(Listed entries)
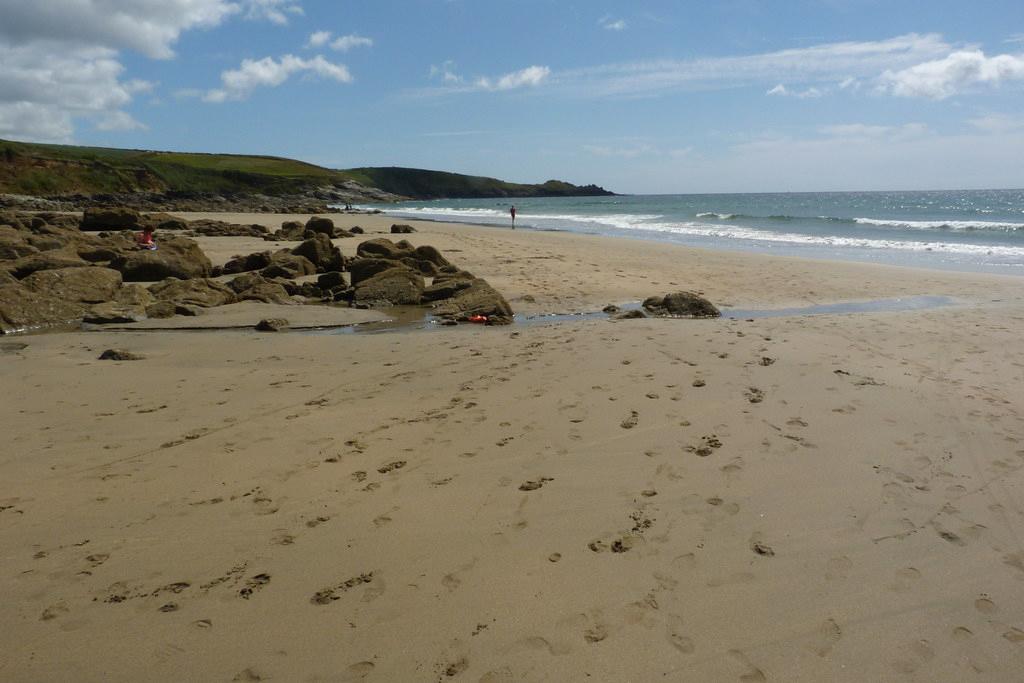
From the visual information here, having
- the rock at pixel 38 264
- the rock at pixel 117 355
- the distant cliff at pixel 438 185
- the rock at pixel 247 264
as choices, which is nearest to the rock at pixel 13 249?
the rock at pixel 38 264

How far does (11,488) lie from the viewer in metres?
4.35

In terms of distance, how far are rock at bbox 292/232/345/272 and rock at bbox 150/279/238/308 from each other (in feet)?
12.3

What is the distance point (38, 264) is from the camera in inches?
481

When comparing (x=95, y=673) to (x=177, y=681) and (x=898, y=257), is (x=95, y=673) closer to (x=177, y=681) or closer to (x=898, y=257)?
(x=177, y=681)

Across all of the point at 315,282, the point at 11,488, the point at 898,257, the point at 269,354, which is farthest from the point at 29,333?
the point at 898,257

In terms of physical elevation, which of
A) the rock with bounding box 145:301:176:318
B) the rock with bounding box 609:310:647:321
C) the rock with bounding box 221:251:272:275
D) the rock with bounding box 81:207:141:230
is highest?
the rock with bounding box 81:207:141:230

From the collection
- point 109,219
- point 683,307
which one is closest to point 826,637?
point 683,307

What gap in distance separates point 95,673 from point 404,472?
2167 mm

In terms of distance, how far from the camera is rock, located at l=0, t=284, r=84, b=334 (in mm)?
9727

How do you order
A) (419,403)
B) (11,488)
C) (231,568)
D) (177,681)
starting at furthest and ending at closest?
1. (419,403)
2. (11,488)
3. (231,568)
4. (177,681)

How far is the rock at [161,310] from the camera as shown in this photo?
10.4 metres

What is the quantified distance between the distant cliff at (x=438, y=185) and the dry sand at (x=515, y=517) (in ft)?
455

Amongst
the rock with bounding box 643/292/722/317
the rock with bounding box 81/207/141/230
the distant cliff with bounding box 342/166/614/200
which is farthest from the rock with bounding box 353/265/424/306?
the distant cliff with bounding box 342/166/614/200

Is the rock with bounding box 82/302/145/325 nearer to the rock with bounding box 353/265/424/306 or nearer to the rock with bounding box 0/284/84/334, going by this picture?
the rock with bounding box 0/284/84/334
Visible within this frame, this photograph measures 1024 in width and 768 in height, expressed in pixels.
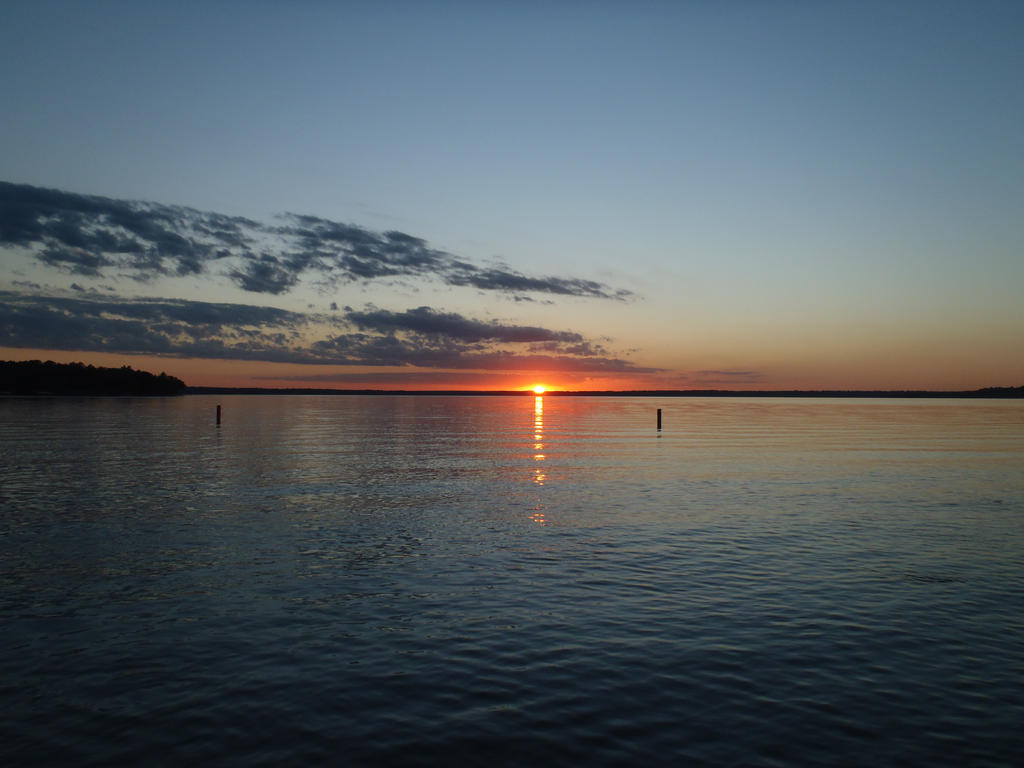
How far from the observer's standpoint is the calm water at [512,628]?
9.27 meters

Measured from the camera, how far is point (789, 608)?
48.5ft

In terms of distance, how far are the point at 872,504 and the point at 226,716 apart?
27233 millimetres

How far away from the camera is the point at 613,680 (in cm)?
1112

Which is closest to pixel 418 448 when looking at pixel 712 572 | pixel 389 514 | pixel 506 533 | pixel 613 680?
pixel 389 514

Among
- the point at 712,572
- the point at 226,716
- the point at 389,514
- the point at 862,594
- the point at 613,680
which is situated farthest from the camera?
the point at 389,514

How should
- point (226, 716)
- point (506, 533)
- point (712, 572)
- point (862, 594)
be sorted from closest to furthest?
point (226, 716) → point (862, 594) → point (712, 572) → point (506, 533)

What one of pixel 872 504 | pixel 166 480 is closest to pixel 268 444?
pixel 166 480

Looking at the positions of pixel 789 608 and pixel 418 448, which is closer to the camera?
pixel 789 608

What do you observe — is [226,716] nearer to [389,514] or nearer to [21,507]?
[389,514]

(Stated goal)
Write out every line of the listing above word for word, but leave the pictures out.

(The result)
From the visual information here, having
- the rock at pixel 38 264
- the rock at pixel 117 355
- the distant cliff at pixel 438 185
- the rock at pixel 247 264
as choices, which is nearest to the rock at pixel 13 249?
the rock at pixel 38 264

How far does (11,488) lie from the viewer in metres?
4.35

In terms of distance, how far are rock at bbox 292/232/345/272 and rock at bbox 150/279/238/308 from each other (in feet)?
12.3

What is the distance point (38, 264) is from the camera in inches?
481

When comparing (x=95, y=673) to (x=177, y=681) and (x=898, y=257), is (x=95, y=673) closer to (x=177, y=681) or closer to (x=898, y=257)?
(x=177, y=681)

Across all of the point at 315,282, the point at 11,488, the point at 898,257, the point at 269,354, which is farthest from the point at 29,333?
the point at 898,257

In terms of physical elevation, which of
A) the rock with bounding box 145:301:176:318
B) the rock with bounding box 609:310:647:321
C) the rock with bounding box 221:251:272:275
D) the rock with bounding box 81:207:141:230
is highest?
the rock with bounding box 81:207:141:230

From the collection
- point 109,219
- point 683,307
which one is closest to point 826,637?
point 683,307

What gap in distance separates point 95,673 from point 404,472?
2167 mm

In terms of distance, how far from the camera is rock, located at l=0, t=284, r=84, b=334 (in mm)?
9727

How do you order
A) (419,403)
B) (11,488)
C) (231,568)
D) (177,681)
starting at furthest and ending at closest?
1. (419,403)
2. (11,488)
3. (231,568)
4. (177,681)

How far is the rock at [161,310] from the camera as shown in this photo?
10.4 metres

What is the quantified distance between the distant cliff at (x=438, y=185) and the dry sand at (x=515, y=517) (in ft)?
455

Amongst
the rock with bounding box 643/292/722/317
the rock with bounding box 81/207/141/230
the distant cliff with bounding box 342/166/614/200
which is farthest from the rock with bounding box 353/265/424/306?
the distant cliff with bounding box 342/166/614/200

Is the rock with bounding box 82/302/145/325 nearer to the rock with bounding box 353/265/424/306 or nearer to the rock with bounding box 0/284/84/334, going by this picture?
the rock with bounding box 0/284/84/334
Visible within this frame, this photograph measures 1024 in width and 768 in height, expressed in pixels.
How far from the observer's standpoint is the calm water at [512,628]?
9.27 meters

Measured from the camera, how far is point (789, 608)?
48.5ft

In terms of distance, how far are the point at 872,504 and the point at 226,716 apart?
27233 millimetres

How far away from the camera is the point at 613,680 (in cm)?
1112

Which is closest to pixel 418 448 when looking at pixel 712 572 | pixel 389 514 | pixel 506 533 | pixel 613 680?
pixel 389 514

Among
- the point at 712,572
- the point at 226,716
- the point at 389,514
- the point at 862,594
- the point at 613,680
which is situated farthest from the camera?
the point at 389,514

How should
- point (226, 716)
- point (506, 533)
- point (712, 572)
- point (862, 594)
be sorted from closest to furthest?
point (226, 716) → point (862, 594) → point (712, 572) → point (506, 533)

What one of pixel 872 504 | pixel 166 480 is closest to pixel 268 444?
pixel 166 480

Looking at the positions of pixel 789 608 and pixel 418 448, which is closer to the camera?
pixel 789 608

What do you observe — is [226,716] nearer to [389,514] or nearer to [21,507]?
[389,514]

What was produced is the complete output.